Any difference in Al gears for the Pro-ti vs brass for the Custom Inshore? The CI was on of my first LP casters (from older Calcutta and Abu) and I have been pretty impressed with it. Sale on the Pro is pretty nice, been looking at tranx 200 also


----------



## Smackdaddy53 (Dec 31, 2012)

WC53 said:


> Any difference in Al gears for the Pro-ti vs brass for the Custom Inshore? The CI was on of my first LP casters (from older Calcutta and Abu) and I have been pretty impressed with it. Sale on the Pro is pretty nice, been looking at tranx 200 also


The Pro Ti has been super smooth and no “geary” feel like you get with other aluminum geared reels after a little use. My Metanium felt like a boat trailer winch in less than a couple of months of use. The brass gears are a little heavier than aluminum so that’s some of the weight difference right there. The Pro Ti also has a different magnetic braking system than the Custom Inshore that allows super fine tuning which allows more precise control when changing lures and conditions.


----------



## TravHale (May 17, 2019)

I have a few of these--but there are newer models out now. Other than the level wind guide corroding (doesn't effect performance) they have been great. 

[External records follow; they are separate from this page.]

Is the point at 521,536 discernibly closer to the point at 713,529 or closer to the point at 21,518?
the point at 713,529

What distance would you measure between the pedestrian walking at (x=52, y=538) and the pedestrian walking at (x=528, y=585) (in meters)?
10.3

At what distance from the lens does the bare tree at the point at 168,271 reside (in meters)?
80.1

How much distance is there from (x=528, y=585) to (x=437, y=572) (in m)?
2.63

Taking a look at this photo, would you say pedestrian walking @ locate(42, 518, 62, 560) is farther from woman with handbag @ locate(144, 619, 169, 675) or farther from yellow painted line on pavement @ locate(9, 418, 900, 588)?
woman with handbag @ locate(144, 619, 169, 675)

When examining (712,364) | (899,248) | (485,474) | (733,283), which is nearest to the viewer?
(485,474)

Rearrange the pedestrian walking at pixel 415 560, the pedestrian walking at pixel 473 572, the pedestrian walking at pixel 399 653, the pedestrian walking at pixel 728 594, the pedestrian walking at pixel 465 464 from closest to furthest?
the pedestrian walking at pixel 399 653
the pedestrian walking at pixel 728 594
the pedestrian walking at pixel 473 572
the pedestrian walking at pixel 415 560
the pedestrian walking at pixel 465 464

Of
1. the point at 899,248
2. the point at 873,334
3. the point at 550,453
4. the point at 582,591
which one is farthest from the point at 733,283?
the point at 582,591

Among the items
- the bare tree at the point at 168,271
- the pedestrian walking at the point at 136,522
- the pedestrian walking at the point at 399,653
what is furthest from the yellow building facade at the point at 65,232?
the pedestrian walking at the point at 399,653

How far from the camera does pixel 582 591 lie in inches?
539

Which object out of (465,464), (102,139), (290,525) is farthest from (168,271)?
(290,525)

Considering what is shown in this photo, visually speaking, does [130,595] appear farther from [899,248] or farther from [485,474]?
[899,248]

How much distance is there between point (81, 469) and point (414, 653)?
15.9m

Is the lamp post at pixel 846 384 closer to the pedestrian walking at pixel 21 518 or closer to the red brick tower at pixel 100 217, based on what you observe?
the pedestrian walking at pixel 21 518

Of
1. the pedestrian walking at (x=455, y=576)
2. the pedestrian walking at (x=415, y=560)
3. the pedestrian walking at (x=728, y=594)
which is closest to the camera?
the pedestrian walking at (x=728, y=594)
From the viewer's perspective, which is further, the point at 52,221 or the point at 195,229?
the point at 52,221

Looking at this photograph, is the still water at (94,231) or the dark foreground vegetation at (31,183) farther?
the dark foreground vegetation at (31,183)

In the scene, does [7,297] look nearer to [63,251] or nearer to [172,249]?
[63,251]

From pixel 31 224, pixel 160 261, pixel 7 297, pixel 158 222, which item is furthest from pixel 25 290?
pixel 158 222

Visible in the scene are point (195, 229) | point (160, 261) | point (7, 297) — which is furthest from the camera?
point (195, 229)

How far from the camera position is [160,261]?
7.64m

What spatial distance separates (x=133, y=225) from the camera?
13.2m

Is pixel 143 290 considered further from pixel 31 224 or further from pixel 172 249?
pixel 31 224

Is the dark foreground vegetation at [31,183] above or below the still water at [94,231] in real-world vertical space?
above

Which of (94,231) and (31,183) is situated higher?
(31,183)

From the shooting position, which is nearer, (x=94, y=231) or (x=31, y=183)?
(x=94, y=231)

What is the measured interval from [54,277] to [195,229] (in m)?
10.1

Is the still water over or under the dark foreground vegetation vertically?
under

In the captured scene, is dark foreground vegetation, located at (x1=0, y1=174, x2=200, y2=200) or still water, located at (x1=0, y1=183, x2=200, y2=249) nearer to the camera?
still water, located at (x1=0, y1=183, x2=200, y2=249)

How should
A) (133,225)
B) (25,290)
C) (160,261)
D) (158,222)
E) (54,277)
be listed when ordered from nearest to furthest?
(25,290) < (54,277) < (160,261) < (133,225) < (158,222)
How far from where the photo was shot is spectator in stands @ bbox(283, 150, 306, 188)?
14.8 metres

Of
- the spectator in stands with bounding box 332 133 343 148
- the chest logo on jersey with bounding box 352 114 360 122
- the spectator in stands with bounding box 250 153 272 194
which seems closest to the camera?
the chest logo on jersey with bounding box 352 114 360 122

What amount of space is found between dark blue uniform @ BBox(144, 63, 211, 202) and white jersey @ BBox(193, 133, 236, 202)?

https://www.amazon.com/Lews-Fishing-Speed-Spool-Baitcast/dp/B012BGIBO2


----------



## SymmFish (Aug 28, 2018)

Another vote for Lews Custom Inshore. Especially when matched with a @Smackdaddy53 custom rod


----------



## Smackdaddy53 (Dec 31, 2012)

SymmFish said:


> Another vote for Lews Custom Inshore. Especially when matched with a @Smackdaddy53 custom rod


Zephyr Cove Customs baby!


----------